Ce 6 novembre 2025, les camerounais se retrouvent dans les maquis de Yaoundé pour voir le nouveau président prendre ses fonctions.

Il est 9h lorsque Anicet, Georges et Christian trois jeunes fervents soutiens du président Paul Biya, prennent d’assaut le bar le plus populaire du quartier Ayéné (dans la commune de Yaoundé 4). Ces jeunes qui savent que la buvette est un fief du RDPC veulent être en première ligne. En prenant donc les premières places, ils ne comptent pas céder aux dictats du droit d’ainesse. Pour mieux se prémunir, ils achètent un casier de bière. Bien plus ils convient 2 provenant de leurs amis de l’opposition. Ici l’ambiance est bon enfant. On est loin des querelles pré et post électorales. Comme un seul homme il est question de suivre la prestation de serment, afin que le pays retrouve la sérénité.
Dès l’arrivée du président à l’hémicycle du palais des verres le ton est donné, « l’heure de vérité a sonné. Nous devons attentivement suivre l’évènement, les choses sérieuses commencent », lance avec humour Anicet, un des admirateurs du Président élu. Éclats de rire autour de lui. En réalité, il taquine ses deux amis du camp d’en face qui doutaient de ce que la prestation de serment aurait lieu. Pour eux la paralysie de certaines parties du pays ne pouvait permettre la tenue d’une cérémonie aussi importante.
Lorsque la caméra fait un zoom sur l’ambassadeur des États Unis d’Amérique, l’on entend des rires sarcastiques de ces jeunes. L’on croit alors que les lions indomptables ont marqué un but, vu l’euphorie des militants. Les étudiants venus acheter de la viande braisée accourent pour voir ce qui se passe. L’explication de ces rires moqueurs vient de Christian : « nos adversaires disaient que les occidentaux ne vont pas reconnaître la victoire de Paul Biya. Voilà l’ambassadeur de Donald Trump qui est présent. Vous êtes foutu. Soyez fair-play et buvez la bière de notre camarade ». C’est par un léger sourire que les deux opposants répondent à leurs amis.

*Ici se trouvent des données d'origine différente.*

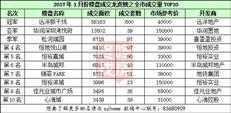 远洋新干线荣获2017年1月深圳楼市成交量冠军!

Et lorsque le président élu prononce la fameuse phrase déclarative « I do so swear », c’est l’apothéose. Nina la barwoman offre un casier de bière à ces camarades : « on gère encore pendant 7 ans. Prenez ce casier de Manyan, c’est la maison qui offre », une forte jubilation s’installe pendant près de 5 minutes. Même les adversaires entrent dans la danse.
Appréciation du discours
Mais les esprits des uns et des autres reviennent lorsque le président prononce son discours de politique générale. Georges se lève par un mouvement de main et tel un maestro, il demande le calme, « il ne faut pas rater ce moment, le boss va donner le ton ». Le bar étant plein à craquer, ceux des militants et autres curieux qui n’ont pas de chaises prennent les casiers. C’est un silence de cimetière qui règne. Les voies s’élèvent à nouveau lorsque le président annonce la réouverture des inscriptions en thèse de doctorat et le lancement à nouveau du concours de l’école normale supérieure (ENS). « Voilà la seule partie du discours qui m’intéresse. Le reste je m’en fou », évoque un parent présent dans ce bar. Bref, la quasi-totalité des téléspectateurs saluent également la fermeté du président vis à vis des casseurs, « que les désordonnés se cachent, sinon ils se retrouveront au pays de si je savais », scande Amélie, une militante du Rassemblement Démocratique du Peuple Camerounais (RDPC).
André Gromyko Balla
Ils ont dit…
Les attentes des jeunes
Abbé Nguena : étudiant en master droit public à l’université de Douala
Entre colère populaire et désobéissance civile, le Nord-Cameroun vit une tension postélectorale sans précédent, où Issa Tchiroma devient le symbole d’une revendication politique longtemps refoulée.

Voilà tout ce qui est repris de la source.